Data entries
════════════════

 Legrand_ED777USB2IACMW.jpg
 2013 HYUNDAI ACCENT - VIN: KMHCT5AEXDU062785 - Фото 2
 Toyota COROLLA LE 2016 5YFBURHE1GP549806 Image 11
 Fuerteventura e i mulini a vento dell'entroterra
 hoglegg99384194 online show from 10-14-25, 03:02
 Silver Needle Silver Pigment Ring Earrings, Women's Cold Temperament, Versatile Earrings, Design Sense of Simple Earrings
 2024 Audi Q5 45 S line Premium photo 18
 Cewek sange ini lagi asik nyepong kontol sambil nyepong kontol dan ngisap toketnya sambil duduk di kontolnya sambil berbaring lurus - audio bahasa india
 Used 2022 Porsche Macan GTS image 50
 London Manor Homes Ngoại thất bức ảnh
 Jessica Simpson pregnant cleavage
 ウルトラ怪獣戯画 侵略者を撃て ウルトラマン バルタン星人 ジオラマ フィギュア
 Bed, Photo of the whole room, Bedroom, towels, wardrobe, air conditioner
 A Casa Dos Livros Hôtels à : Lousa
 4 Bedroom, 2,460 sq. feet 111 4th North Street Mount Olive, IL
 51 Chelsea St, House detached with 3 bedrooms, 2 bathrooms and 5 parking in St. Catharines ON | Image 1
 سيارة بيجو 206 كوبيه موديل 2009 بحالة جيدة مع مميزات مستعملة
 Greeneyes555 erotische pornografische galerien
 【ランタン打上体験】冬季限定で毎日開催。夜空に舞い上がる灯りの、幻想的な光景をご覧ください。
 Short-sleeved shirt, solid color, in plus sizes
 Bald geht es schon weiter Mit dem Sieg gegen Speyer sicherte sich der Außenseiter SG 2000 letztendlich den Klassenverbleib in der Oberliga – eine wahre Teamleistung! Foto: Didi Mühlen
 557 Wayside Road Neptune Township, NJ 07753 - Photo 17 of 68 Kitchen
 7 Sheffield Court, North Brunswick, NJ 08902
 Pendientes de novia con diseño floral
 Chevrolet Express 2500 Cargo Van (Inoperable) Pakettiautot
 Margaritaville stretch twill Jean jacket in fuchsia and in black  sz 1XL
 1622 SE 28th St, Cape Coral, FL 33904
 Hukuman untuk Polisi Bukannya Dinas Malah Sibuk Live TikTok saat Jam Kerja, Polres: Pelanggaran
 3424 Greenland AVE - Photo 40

════════════════

THE PROBLEM
This exercise calls for the entries to be restated exactly.

WRITTEN REPLY
 Legrand_ED777USB2IACMW.jpg
 2013 HYUNDAI ACCENT - VIN: KMHCT5AEXDU062785 - Фото 2
 Toyota COROLLA LE 2016 5YFBURHE1GP549806 Image 11
 Fuerteventura e i mulini a vento dell'entroterra
 hoglegg99384194 online show from 10-14-25, 03:02
 Silver Needle Silver Pigment Ring Earrings, Women's Cold Temperament, Versatile Earrings, Design Sense of Simple Earrings
 2024 Audi Q5 45 S line Premium photo 18
 Cewek sange ini lagi asik nyepong kontol sambil nyepong kontol dan ngisap toketnya sambil duduk di kontolnya sambil berbaring lurus - audio bahasa india
 Used 2022 Porsche Macan GTS image 50
 London Manor Homes Ngoại thất bức ảnh
 Jessica Simpson pregnant cleavage
 ウルトラ怪獣戯画 侵略者を撃て ウルトラマン バルタン星人 ジオラマ フィギュア
 Bed, Photo of the whole room, Bedroom, towels, wardrobe, air conditioner
 A Casa Dos Livros Hôtels à : Lousa
 4 Bedroom, 2,460 sq. feet 111 4th North Street Mount Olive, IL
 51 Chelsea St, House detached with 3 bedrooms, 2 bathrooms and 5 parking in St. Catharines ON | Image 1
 سيارة بيجو 206 كوبيه موديل 2009 بحالة جيدة مع مميزات مستعملة
 Greeneyes555 erotische pornografische galerien
 【ランタン打上体験】冬季限定で毎日開催。夜空に舞い上がる灯りの、幻想的な光景をご覧ください。
 Short-sleeved shirt, solid color, in plus sizes
 Bald geht es schon weiter Mit dem Sieg gegen Speyer sicherte sich der Außenseiter SG 2000 letztendlich den Klassenverbleib in der Oberliga – eine wahre Teamleistung! Foto: Didi Mühlen
 557 Wayside Road Neptune Township, NJ 07753 - Photo 17 of 68 Kitchen
 7 Sheffield Court, North Brunswick, NJ 08902
 Pendientes de novia con diseño floral
 Chevrolet Express 2500 Cargo Van (Inoperable) Pakettiautot
 Margaritaville stretch twill Jean jacket in fuchsia and in black  sz 1XL
 1622 SE 28th St, Cape Coral, FL 33904
 Hukuman untuk Polisi Bukannya Dinas Malah Sibuk Live TikTok saat Jam Kerja, Polres: Pelanggaran
 3424 Greenland AVE - Photo 40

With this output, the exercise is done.